On 04.02.2014, at 01:44, Peter Maydell <peter.mayd...@linaro.org> wrote:
> On 3 February 2014 23:28, Alexander Graf <ag...@suse.de> wrote:
>> That means that something relies on the incorrect behavior we did
>> before to set *plen (end) = *plen (start) after the loop when
>> !mr->iommu_ops. I wonder what that could be...
>
> I bounced around in a debugger for a bit looking for cases where
> the *plen got updated. One of them is
> cpu_physical_memory_write_rom_internal(): we now rather less
> efficiently do memcpy of 4K at a time into the guest RAM rather
> than blasting the entire ROM image, but the code still works.

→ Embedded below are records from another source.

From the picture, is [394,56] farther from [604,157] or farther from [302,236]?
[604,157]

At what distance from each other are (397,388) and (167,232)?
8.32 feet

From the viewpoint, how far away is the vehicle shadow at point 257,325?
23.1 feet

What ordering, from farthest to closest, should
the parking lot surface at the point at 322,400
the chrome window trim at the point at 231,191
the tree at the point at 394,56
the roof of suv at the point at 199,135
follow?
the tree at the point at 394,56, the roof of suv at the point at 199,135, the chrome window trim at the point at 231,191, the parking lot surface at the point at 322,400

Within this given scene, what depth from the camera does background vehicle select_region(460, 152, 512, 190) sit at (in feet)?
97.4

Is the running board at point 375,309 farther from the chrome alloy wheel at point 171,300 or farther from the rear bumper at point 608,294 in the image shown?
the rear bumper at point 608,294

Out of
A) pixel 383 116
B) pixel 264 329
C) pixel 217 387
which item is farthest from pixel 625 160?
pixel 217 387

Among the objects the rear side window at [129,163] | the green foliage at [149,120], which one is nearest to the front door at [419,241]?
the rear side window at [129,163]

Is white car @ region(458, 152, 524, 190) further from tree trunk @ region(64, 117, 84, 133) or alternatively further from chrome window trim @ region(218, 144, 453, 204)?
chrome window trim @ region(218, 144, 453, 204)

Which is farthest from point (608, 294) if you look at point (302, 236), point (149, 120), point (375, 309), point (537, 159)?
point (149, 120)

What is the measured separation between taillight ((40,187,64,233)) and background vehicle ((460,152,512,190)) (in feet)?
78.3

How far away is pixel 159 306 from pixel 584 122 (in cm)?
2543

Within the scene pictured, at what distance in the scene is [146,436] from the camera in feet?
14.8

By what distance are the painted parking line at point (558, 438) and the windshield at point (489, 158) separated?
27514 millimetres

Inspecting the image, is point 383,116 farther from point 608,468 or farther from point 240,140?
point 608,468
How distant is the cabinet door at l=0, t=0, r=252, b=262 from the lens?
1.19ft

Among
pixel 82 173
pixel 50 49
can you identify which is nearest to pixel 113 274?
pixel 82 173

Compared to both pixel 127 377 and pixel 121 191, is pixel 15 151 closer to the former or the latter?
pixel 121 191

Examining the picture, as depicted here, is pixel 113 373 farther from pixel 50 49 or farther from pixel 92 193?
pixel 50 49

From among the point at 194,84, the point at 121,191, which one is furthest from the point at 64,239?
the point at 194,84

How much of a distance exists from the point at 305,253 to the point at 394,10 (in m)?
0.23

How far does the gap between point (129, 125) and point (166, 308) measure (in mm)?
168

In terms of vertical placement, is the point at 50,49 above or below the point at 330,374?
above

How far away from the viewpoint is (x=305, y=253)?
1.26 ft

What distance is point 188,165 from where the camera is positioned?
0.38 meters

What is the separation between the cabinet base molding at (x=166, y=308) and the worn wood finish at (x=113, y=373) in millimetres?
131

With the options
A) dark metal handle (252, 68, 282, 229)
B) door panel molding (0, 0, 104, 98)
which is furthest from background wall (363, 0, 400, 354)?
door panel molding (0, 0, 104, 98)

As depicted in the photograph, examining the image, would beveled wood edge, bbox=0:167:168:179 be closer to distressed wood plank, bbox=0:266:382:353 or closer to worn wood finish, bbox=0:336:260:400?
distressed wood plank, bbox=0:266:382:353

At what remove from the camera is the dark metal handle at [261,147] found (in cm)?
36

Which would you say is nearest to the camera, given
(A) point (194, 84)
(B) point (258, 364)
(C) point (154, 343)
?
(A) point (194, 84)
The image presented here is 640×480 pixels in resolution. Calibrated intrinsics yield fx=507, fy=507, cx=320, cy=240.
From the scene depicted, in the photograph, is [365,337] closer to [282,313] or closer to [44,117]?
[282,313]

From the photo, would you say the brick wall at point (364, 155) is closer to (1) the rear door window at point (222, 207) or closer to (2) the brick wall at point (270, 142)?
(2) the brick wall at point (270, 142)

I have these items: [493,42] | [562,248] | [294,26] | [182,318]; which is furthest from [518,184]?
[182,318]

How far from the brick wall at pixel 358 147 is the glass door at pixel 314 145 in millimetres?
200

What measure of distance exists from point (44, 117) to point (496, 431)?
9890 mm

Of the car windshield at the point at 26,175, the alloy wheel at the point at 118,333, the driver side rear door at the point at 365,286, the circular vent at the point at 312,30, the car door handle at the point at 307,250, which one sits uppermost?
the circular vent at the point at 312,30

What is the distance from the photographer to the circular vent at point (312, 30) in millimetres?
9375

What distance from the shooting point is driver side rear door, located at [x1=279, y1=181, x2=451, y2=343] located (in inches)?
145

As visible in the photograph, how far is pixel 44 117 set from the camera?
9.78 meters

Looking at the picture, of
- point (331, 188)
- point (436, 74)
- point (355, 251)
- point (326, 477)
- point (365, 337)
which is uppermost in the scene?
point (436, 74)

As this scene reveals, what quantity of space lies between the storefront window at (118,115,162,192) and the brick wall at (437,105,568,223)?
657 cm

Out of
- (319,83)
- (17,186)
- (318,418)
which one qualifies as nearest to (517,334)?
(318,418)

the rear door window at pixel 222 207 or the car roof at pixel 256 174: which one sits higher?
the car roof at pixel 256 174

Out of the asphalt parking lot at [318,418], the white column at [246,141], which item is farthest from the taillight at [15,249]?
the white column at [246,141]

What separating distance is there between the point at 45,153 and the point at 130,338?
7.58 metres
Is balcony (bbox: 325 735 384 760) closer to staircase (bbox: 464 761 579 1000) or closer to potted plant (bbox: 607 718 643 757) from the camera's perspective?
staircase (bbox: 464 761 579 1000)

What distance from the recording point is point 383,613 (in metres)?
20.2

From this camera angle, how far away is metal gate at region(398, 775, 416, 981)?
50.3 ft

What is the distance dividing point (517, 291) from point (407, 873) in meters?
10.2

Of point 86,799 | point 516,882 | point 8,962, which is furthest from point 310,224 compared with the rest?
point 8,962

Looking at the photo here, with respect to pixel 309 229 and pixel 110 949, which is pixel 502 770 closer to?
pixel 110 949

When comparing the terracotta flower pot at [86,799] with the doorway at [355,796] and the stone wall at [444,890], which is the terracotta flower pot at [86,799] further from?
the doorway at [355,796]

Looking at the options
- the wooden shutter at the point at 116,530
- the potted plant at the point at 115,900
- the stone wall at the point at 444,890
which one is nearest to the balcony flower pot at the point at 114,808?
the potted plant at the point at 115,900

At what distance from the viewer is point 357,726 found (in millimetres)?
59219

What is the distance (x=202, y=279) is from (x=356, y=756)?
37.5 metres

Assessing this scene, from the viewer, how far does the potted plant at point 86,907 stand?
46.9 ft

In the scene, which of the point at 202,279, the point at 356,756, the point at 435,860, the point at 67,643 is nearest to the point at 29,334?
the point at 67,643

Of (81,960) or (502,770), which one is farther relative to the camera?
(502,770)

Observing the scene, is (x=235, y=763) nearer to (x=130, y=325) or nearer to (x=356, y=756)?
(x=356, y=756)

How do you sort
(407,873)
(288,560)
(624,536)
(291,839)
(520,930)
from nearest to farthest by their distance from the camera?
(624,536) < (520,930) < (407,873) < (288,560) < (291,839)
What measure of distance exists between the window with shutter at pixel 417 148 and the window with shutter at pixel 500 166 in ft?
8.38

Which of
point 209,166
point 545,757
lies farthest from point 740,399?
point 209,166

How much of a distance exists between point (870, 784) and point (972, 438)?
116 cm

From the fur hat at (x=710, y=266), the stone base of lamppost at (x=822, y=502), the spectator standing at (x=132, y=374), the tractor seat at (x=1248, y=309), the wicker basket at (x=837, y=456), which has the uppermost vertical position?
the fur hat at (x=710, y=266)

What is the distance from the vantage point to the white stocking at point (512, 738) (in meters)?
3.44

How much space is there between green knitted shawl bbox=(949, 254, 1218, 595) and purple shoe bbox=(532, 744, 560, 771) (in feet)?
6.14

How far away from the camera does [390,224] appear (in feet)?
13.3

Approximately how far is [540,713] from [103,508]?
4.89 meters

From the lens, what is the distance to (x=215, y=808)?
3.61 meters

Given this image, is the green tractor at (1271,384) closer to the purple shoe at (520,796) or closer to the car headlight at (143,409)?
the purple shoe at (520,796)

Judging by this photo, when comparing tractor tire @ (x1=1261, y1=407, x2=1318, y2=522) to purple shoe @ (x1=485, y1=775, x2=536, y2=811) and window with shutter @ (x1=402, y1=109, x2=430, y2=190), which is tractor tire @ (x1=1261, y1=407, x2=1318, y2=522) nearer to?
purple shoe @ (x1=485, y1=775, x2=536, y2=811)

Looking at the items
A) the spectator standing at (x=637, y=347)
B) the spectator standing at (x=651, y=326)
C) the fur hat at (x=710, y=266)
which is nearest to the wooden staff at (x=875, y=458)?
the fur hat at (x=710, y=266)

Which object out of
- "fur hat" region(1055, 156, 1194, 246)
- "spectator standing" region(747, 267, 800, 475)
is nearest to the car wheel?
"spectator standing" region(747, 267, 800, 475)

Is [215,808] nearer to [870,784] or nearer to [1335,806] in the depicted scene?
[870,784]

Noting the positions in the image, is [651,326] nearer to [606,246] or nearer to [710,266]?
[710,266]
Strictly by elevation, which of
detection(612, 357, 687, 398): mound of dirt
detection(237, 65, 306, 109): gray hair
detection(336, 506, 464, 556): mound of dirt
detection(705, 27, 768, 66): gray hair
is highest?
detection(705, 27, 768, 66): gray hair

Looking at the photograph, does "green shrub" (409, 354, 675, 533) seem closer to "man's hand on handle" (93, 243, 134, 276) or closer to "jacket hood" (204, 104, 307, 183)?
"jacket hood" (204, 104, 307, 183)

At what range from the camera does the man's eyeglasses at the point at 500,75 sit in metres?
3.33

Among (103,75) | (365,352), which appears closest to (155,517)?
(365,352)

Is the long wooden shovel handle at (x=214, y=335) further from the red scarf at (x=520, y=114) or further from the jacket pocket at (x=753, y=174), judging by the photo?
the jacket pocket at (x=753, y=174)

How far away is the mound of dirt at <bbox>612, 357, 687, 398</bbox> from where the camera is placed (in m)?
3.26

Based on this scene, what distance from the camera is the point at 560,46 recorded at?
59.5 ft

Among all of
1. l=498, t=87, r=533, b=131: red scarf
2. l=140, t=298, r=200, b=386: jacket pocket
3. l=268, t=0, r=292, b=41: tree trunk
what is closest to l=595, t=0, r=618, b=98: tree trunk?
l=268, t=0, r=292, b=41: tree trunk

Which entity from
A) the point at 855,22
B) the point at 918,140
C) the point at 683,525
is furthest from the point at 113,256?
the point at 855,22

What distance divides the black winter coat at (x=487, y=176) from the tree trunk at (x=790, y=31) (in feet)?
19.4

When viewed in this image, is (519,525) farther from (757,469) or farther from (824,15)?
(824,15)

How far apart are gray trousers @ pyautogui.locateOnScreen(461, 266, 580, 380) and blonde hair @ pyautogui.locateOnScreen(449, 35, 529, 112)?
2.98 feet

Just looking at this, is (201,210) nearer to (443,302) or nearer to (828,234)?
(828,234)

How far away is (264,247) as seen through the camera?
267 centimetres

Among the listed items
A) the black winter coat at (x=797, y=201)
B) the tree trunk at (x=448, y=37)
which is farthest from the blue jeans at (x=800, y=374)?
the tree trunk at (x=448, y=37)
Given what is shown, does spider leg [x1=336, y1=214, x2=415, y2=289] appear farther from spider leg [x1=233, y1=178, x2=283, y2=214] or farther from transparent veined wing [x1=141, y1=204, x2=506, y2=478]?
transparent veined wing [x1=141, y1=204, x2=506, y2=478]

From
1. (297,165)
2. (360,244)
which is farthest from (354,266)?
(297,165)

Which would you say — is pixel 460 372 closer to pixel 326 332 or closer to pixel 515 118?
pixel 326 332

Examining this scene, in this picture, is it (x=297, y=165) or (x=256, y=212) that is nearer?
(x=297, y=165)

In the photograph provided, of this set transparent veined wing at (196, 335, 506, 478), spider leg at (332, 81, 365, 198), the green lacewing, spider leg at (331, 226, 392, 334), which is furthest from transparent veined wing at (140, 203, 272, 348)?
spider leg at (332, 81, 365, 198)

I suppose the same happens on DMA access, rendering it less efficient, no?
>
> This backtrace, on the other hand, looks rather more suspect:
>
> #0 portio_write (opaque=0x101686160, addr=0, data=4, size=1) at
> /Users/pm215/src/qemu/ioport.c:203
> #1 0x000000010032f143 in memory_region_write_accessor
> (mr=0x101686160, addr=0, value=0x105fab508, size=1, shift=0, mask=255)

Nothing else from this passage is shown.